◆ 网页节选

郭小男:戏剧一定是面向未来的
他是著名话剧、戏剧导演,曾以一部戏救活一个剧种,有多部作品被戏剧理论家认为是“这部戏足以进入世界民族戏剧创造的成功之林”。
他对中国戏剧有着不可磨灭的贡献,最大的贡献是对越剧和“小百花”。今年是杭州小百花越剧团成立三十周年,近二十年来的创新与突围,离不开他。
他是小百花的“第一家属”,当他的妻子、小百花越剧团团长茅威涛出现时,他总是习惯性地后退半步,因为她是演员,他是导演;她是“前锋”,而他是“后盾”。
在为人上,他是谦逊的,但在戏剧上,他永远充满自信。他说:“我不相信观众不看好戏,只求守旧,一定是导演没拿出好戏去征服和赢得他们。”
他每一出戏都没有脱离越剧底色
越剧《孔乙己》,让潇洒儒雅、扮相漂亮著称的茅威涛剃了光头,他改变了茅威涛,也彻底改变了越剧。从这部戏起,小百花的越剧打破了“一生一旦,莺莺燕燕”的儿女情长,拥有了宽广宏大的家国情怀,引入富有人文色彩的社会角色,开始凸显郭小男戏剧理想中的人文关怀与艺术张力。

◆ 数据
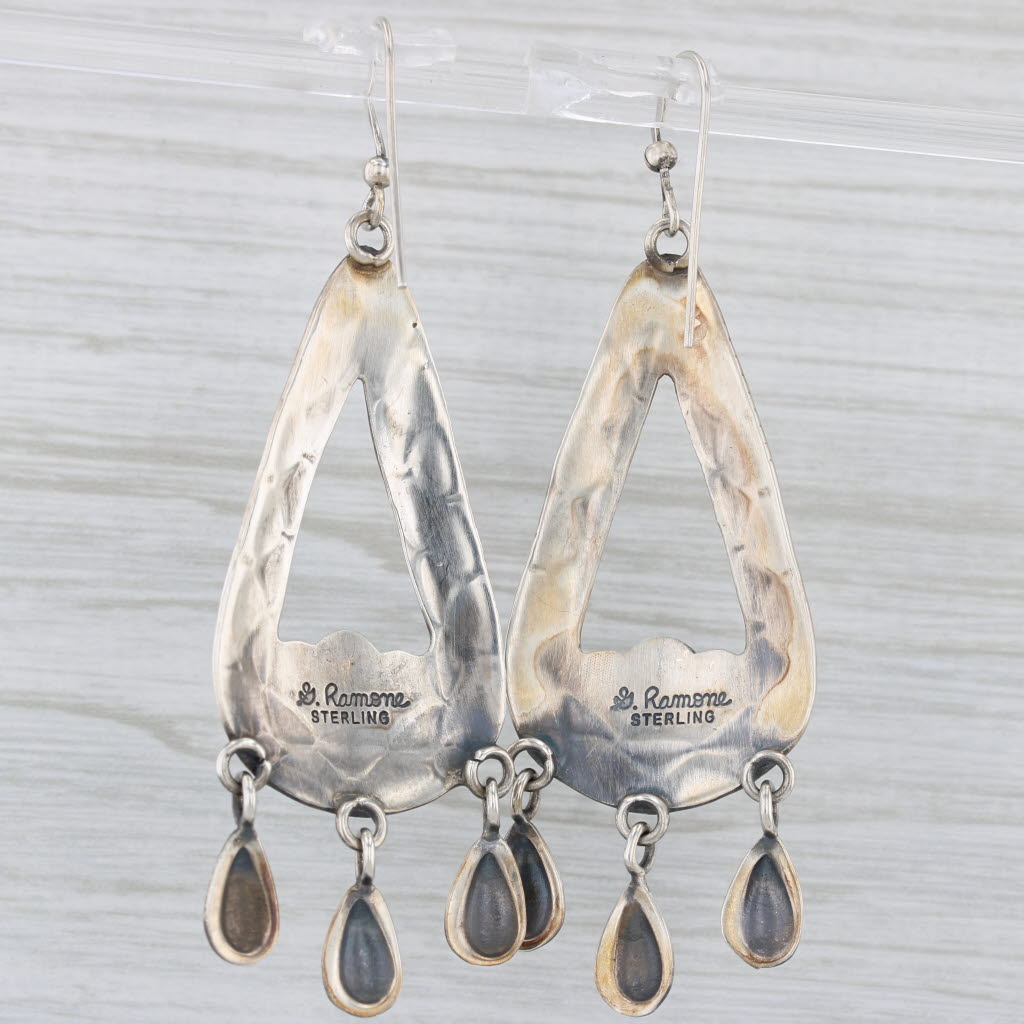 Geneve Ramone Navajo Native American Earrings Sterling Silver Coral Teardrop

---

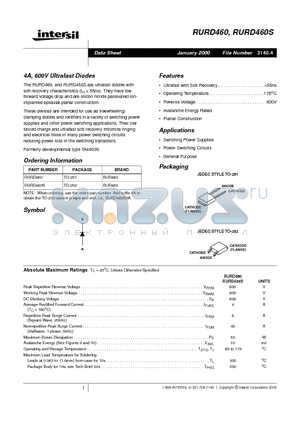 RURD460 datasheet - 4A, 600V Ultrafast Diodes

==

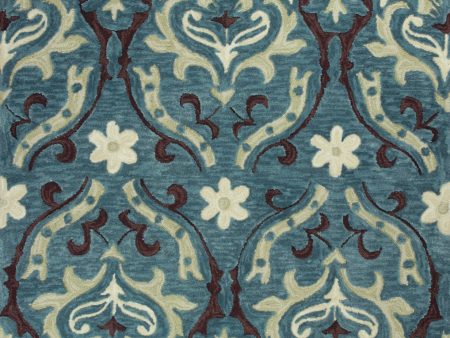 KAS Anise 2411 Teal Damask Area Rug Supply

◆ 任务说明
A - 请照抄介绍郭小男的文章中的一段文字,从“他对中国戏剧有着不可磨灭的贡”开始,到“理想中的人文关怀与艺术张力。”结束。
B - 介绍郭小男的文章里,哪些文字放在中文双引号“”之内?请全部列出。
C - 从介绍郭小男的文章末句之后续写下去。

◆ 各题答案
A -
他对中国戏剧有着不可磨灭的贡献,最大的贡献是对越剧和“小百花”。今年是杭州小百花越剧团成立三十周年,近二十年来的创新与突围,离不开他。
他是小百花的“第一家属”,当他的妻子、小百花越剧团团长茅威涛出现时,他总是习惯性地后退半步,因为她是演员,他是导演;她是“前锋”,而他是“后盾”。
在为人上,他是谦逊的,但在戏剧上,他永远充满自信。他说:“我不相信观众不看好戏,只求守旧,一定是导演没拿出好戏去征服和赢得他们。”
他每一出戏都没有脱离越剧底色
越剧《孔乙己》,让潇洒儒雅、扮相漂亮著称的茅威涛剃了光头,他改变了茅威涛,也彻底改变了越剧。从这部戏起,小百花的越剧打破了“一生一旦,莺莺燕燕”的儿女情长,拥有了宽广宏大的家国情怀,引入富有人文色彩的社会角色,开始凸显郭小男戏剧理想中的人文关怀与艺术张力。

B -
这部戏足以进入世界民族戏剧创造的成功之林
小百花
第一家属
前锋
后盾
我不相信观众不看好戏,只求守旧,一定是导演没拿出好戏去征服和赢得他们。
一生一旦,莺莺燕燕

C -
“茅威涛当时给人的印象一直是俊俏小生,像陆游、张生,把头发剃光,戴上辫子,那等于自毁形象。而且题材是鲁迅的作品,原来越剧里的郞情妾意突然间没有了,变成了家国意义,这在当时是对越剧的一次革命。”此剧一出,一片哗然。
“但是,越剧泰斗袁雪芬老师大力支持,认为它的革新意义不亚于她当年主演的根据鲁迅的小说《祝福》改编的《祥林嫂》。”
有评价称,这部戏让越剧有了题材的突破和精神内涵上的拓展,开始了从一个地方戏曲到更大剧种的突围。
虽然语不惊人死不休的郭小男说“创新、创新再创新,谁不创新谁就死”,要最大限度地把各个年龄段的人吸引到越剧剧场中来,但他的每一出戏都没有完全脱离越剧本身的底色。
7月3日晚,他在上海大剧院举办了一场讲座,他发现,到场的听众中以老年观众居多,“他们是冲着越剧来的,冲着小百花来的,这个情缘不能伤害。”所以,在《二泉映月》里,他设计了董催弟的角色。只是,在传统越剧里,这个女子也许是个书生日思夜想的女孩子,而在阿炳的生命里,董催弟不仅是一个爱人,还是知己、是母亲,一个凝聚了多重身份意义的人。
“在剧中,观众会看到这样的场面,董催弟抱着二胡在前面走,阿炳牵着她的衣角在后面跟着,盲人棍在地面上‘笃笃笃’地点,他们长长的背影投在舞台上,诗化中的凄美,特别感人。这当中,既有越剧本身的儿女情长,更有人性的悲悯。”
“用一种新的戏剧观念引领观众”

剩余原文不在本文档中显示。